Et que les prétendus excès ne sont les faits que de quelques chasseurs.

Le sanglier, espèce adaptative, profite de ces modifications.

De plus, sachant son espérance de vie limitée (96 % sont tirés avant l’âge adulte) les femelles deviennent fécondes de plus en plus jeunes.

On peut multiplier les exemples.

Tu défends le bien-être animal. Comment peux-tu encourager l’extension exponentielle du loup ? Où est le bien-être animal pour les 12000 moutons tués en France et dont la moitié sont dévorés vivants…Où est le bien être animal pour tous ces animaux sauvages stressés de façon permanente dans nos forêts…

En plus, voici qu’arrive le chacal doré, etc…

Quelle nature aimes-tu ?Dans quelques années, nos forêts seront désertes. Le loup ne régule pas. Il mange un animal par semaine. Et il commence par les moutons, c’est plus facile. Mais, je comprends la haine de l’éleveur à ton égard quand il voit dévorer, devant ses yeux l’objet de sa passion ou de son gagne-pain.

En montagne, l’idolâtrie que tu voues au loup, à l’ours ou autre lynx va très bientôt y faire disparaître toute biodiversité.

Dans les Alpes,40 % des éleveurs abandonnent les estives. La fabuleuse biodiversité de ces prairies d’altitude disparaît, envahie par les genêts puis par les arcosses, puis la forêt… toutes les fleurs de nos jardins sont à l’état sauvage dans ces prairies. Ce fabuleux patrimoine va très vite disparaître par ta faute. Tu n’a pas bien saisi les vrais enjeux.

Oui, je chasse le chamois en montagne. Mais, c’est avec un plan de gestion. Des comptages sont faits au printemps. Un plan de tir est déterminé. Et, ces chamois, ce sont souvent les chasseurs qui les ont réintroduits dans les régions d’où ils avaient disparu.

Par contre, toi, écolo, tu as introduit les bouquetins dans le massif du Bargy, jurant que jamais on ne les chasserait. Maintenant en surnombre (les loups sont incapables de les atteindre) ils sont atteints de brucellose qu’ils communiquent aux vaches du Beufortin…

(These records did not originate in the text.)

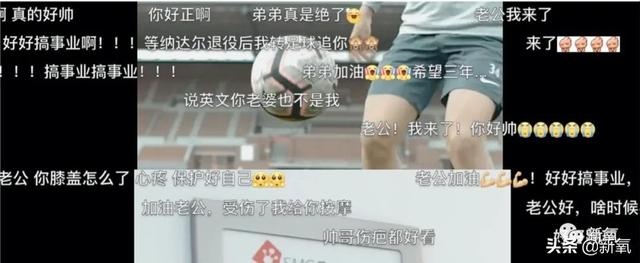 天降紫微星什么意思， 是男是女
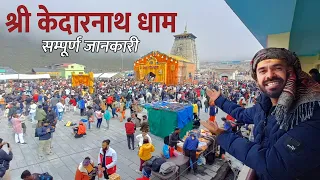 Kedarnath Yatra 2024 | Kedarnath Total Budget Plan | Kedarnath Update | Char Dham yatra |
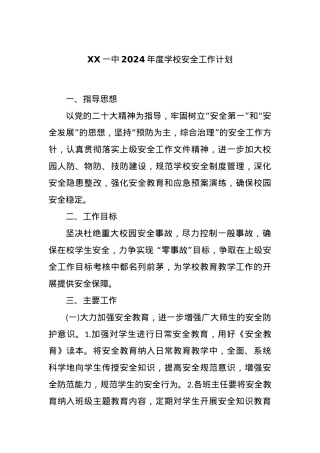 XX一中2024年度学校安全工作计划..docx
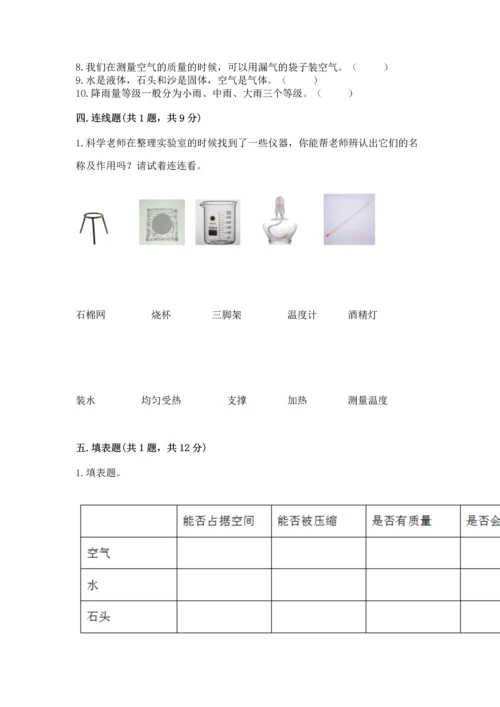 教科版三年级上册科学《期末测试卷》必考.docx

Au lieu de réguler par la chasse, tu fais réguler les bouquetins par des agents de l’état, aux frais des contribuables.

Tu n’as rien compris.

La nature est déséquilibrée par notre surnombre et nos activités, nous devons participer à son équilibre.

Tu espères que le loup va remplacer les chasseurs. Le loup va d’abord manger les brebis, ensuite le gibier, enfin les poubelles (ou les enfants ?)

Si c’est cette nature que tu veux, je te la laisse afin que tu puisses en faire un désert rapidement.

Bientôt, ta passion de l’écologie sera entretenue par des souvenirs de ta jeunesse, époque où une nature sauvage existait…

Moi, au contraire, tant que j’en serai capable, je défendrai cette vie sauvage.

Je laisse, cher frère, cette missive à ta réflexion.